### Texte d'étude
Du faux sourire à la ménopause : les coûts cachés qui touchent les femmes au travail
Inspiré, passionné et enthousiasmé par l’avenir : voilà comment se sentait le public après avoir écouté l’une des plus grandes expertes au monde discuter des émotions en milieu de travail. J’ai eu le privilège d’assister à cette conférence stimulante de la professeure Alicia Grandey, qui a jeté un nouvel éclairage sur notre façon de voir le coût des faux sourires au travail, les obstacles uniques auxquels les dirigeantes sont confrontées tout au long de leur carrière et la gestion des effets de la ménopause dans la vie professionnelle.
Professeure éminente de psychologie du programme industriel-organisationnel de l’Université d’État de Pennsylvanie, Grandey est montée sur scène le 2 mai 2025 dans le cadre de la série annuelle de conférences sur la prospérité organisationnelle et sociale de l’École de gestion Telfer. Elle a fait part de ses expériences et de ses idées sur la façon de créer des milieux de travail inclusifs et résilients qui permettent aux membres du personnel comme aux entreprises de véritablement se développer. La professeure Grandey est une chercheuse hautement accomplie, avec plus de 65 articles scientifiques dans des revues de premier plan et compte plus de 30 000 citations, ce qui la place dans la tranche supérieure de 1 % des spécialistes des organisations les plus cités dans son domaine. Ses travaux de recherche portent sur le travail émotionnel, les mauvais traitements en milieu professionnel et, plus récemment, sur les liens qui existent entre la santé des femmes et le travail. Cet événement a été rendu possible grâce au généreux soutien et au parrainage d’Intact Corporation financière, qui s’est associée au Laboratoire Triple I de l’École de gestion Telfer dans le cadre de son engagement à promouvoir la recherche sur le bien-être en milieu de travail.
######
◆ Consignes de l'exercice ◆
Répondez aux questions suivantes à partir du texte d'étude.
(a) À quelle date Alicia Grandey est-elle montée sur scène ?
(b) Combien de citations ses travaux comptent-ils ?
(c) Quelle entreprise a parrainé l'événement ?
### Données fournies
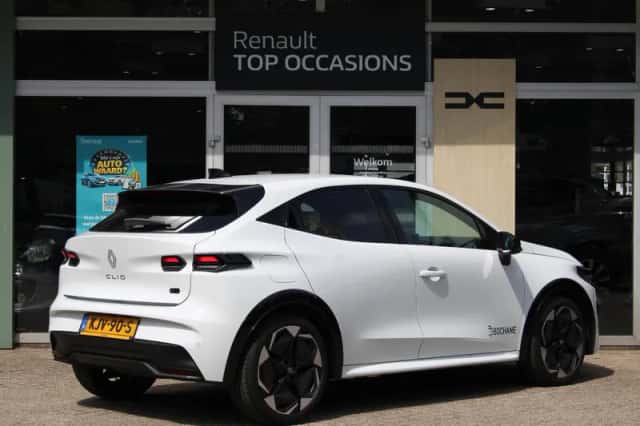 Renault Clio (2026) thumbnail 2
######
◆ Réponse attendue ◆
(a) Le 2 mai 2025.
(b) Plus de 30 000 citations.
(c) Intact Corporation financière.